Most importantly, even though the proposed new NQTL tests, definitions, and other specifics would not take effect until January 1, 2025, if adopted as written, the regulation rule makes it explicitly clear that existing MHPAEA compliance rules for health insurance issuers and group health plan sponsors remain unchanged, including the written NQTL analysis requirement. Plan sponsors and issuers need to prepare and maintain plan specific NQTL analyses right now, using existing guidance from the Departments.
At a national level, NABIP is reviewing the proposed rule and will submit comments to the Departments on behalf of its entire membership.
Proposed Rule Would Make Significant Changes to the STLDI and Fixed Indemnity Health Insurance Markets
If finalized, a proposed regulation issued by the Biden Administration in July would significantly change the group fixed medical indemnity and individual short-term limited-duration insurance (STLDI) plan markets. However, this is a draft measure, so it has no current legal impact on any group or individual health plan. The Administration is accepting comments on the draft measure through September 11, 2023; it could be revised and finalized at any point after that.

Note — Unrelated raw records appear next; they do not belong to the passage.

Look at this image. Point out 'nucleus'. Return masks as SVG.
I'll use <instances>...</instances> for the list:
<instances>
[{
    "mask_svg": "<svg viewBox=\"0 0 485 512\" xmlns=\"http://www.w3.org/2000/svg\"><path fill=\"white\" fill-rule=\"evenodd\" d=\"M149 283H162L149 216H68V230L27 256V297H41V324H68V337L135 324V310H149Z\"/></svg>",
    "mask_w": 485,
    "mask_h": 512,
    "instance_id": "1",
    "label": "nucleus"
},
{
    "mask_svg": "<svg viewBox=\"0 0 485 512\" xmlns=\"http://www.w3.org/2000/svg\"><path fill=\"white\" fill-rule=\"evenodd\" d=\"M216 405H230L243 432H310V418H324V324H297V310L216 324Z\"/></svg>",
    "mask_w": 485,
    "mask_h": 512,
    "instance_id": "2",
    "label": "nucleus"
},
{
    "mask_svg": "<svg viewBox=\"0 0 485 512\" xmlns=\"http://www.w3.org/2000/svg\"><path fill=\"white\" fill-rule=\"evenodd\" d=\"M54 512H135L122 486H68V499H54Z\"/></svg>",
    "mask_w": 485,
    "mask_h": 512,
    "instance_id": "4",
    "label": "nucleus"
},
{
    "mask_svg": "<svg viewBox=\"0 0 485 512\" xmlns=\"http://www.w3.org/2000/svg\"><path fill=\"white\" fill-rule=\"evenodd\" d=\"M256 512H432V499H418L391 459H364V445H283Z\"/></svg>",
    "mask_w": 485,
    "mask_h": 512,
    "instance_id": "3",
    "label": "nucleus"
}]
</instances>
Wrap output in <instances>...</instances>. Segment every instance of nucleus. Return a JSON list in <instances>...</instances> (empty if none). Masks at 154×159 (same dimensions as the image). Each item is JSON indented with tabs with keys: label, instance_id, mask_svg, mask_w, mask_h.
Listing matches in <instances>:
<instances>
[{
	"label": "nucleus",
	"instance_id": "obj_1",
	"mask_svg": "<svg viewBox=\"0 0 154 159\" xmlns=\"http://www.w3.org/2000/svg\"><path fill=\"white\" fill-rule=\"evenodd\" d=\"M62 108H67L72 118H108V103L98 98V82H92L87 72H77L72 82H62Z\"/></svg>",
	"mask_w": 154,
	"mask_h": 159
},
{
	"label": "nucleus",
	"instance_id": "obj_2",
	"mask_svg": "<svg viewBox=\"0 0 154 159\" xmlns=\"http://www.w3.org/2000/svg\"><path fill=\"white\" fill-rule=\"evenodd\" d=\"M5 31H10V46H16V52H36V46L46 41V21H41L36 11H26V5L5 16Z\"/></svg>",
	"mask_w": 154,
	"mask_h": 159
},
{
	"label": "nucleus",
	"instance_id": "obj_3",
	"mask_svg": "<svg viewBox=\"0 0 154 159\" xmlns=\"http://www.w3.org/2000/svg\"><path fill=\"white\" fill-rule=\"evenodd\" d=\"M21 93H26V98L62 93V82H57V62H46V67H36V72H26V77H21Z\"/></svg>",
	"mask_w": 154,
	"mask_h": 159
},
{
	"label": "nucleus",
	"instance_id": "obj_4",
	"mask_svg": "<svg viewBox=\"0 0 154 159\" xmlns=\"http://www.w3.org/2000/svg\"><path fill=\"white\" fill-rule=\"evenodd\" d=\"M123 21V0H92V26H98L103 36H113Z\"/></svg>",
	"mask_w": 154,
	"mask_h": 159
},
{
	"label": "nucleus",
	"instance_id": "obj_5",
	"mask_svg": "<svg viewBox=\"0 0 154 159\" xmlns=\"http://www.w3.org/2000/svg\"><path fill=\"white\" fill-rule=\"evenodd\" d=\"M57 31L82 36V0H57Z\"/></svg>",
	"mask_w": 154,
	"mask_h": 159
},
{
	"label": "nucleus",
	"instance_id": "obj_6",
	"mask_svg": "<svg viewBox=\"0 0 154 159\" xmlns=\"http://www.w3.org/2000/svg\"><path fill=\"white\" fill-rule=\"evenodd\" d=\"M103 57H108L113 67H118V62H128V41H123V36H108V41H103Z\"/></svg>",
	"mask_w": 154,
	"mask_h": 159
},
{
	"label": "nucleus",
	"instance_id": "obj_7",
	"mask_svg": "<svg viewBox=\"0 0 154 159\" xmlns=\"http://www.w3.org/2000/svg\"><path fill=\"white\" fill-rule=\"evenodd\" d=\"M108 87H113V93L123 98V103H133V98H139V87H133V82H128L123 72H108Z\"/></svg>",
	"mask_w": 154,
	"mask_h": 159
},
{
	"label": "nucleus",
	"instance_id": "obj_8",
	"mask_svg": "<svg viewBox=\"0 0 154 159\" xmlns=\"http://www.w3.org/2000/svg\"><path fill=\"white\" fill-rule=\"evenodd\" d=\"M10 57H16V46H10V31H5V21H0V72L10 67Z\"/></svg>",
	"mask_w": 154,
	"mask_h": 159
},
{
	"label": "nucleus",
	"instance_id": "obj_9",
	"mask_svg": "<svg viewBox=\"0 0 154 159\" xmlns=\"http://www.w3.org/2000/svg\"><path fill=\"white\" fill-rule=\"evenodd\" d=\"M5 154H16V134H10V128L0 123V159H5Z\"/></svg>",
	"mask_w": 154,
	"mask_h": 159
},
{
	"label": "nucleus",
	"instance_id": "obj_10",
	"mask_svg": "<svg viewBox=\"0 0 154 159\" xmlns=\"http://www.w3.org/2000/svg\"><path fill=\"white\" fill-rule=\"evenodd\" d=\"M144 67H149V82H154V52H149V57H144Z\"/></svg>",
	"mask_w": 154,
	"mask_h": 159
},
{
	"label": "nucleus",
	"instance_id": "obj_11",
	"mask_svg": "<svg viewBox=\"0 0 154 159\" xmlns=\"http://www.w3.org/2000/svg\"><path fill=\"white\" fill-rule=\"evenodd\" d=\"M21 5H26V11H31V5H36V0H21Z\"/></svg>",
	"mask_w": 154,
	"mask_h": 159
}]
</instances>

Key changes the proposed rule could cause include:
- Ending the policy of offering employees both a minimum essential coverage or “MEC plan” and fixed indemnity hospitalization insurance as coverage options, with or without potentially other more robust coverage options. By broadening the standard of permissible coordination between “excepted benefit” indemnity plans and group health plans considered to be ACA minimum essential coverage, the new rule would prevent employers from offering both types of coverage to the same group of employees.
- Clarifying how benefits must be paid out under hospital fixed indemnity policies.
- Establishing through the regulatory code that if fixed indemnity policy premiums are paid pre-tax through a Section 125 plan, then any benefit payments are considered taxable income. However, if premiums are paid on a post-tax basis (not included in any Section 125 cafeteria plan), resulting benefits are not taxable.
- Limiting short-term limited-duration medical insurance (STLDI) coverage options to policies with an initial period of three months or less and a maximum coverage period of four months if the coverage is renewed.
- Imposing a notice requirement to ensure consumers receive clear information about the differences between short-term limited-duration insurance, fixed indemnity excepted benefits coverage, and comprehensive coverage when purchasing such coverage.
- Requiring notice distribution along with marketing, enrollment, re-enrollment, and application materials, and whenever STLDI or excepted benefits coverage is sold.
The proposed rule also asked for more information about level-funded plans. NABIP will be submitting comments on this proposal on behalf of all members.
Check This Out!
If you want to expand your health policy knowledge beyond this newsletter, here is a resource to check out!
The American Academy of Actuaries recently published “Drivers of 2024 Health Insurance Premium Changes.” It examines factors that could affect the composition of health insurance risk pools, health care prices, and health care utilization, each of which could affect 2024 health spending projections and premiums.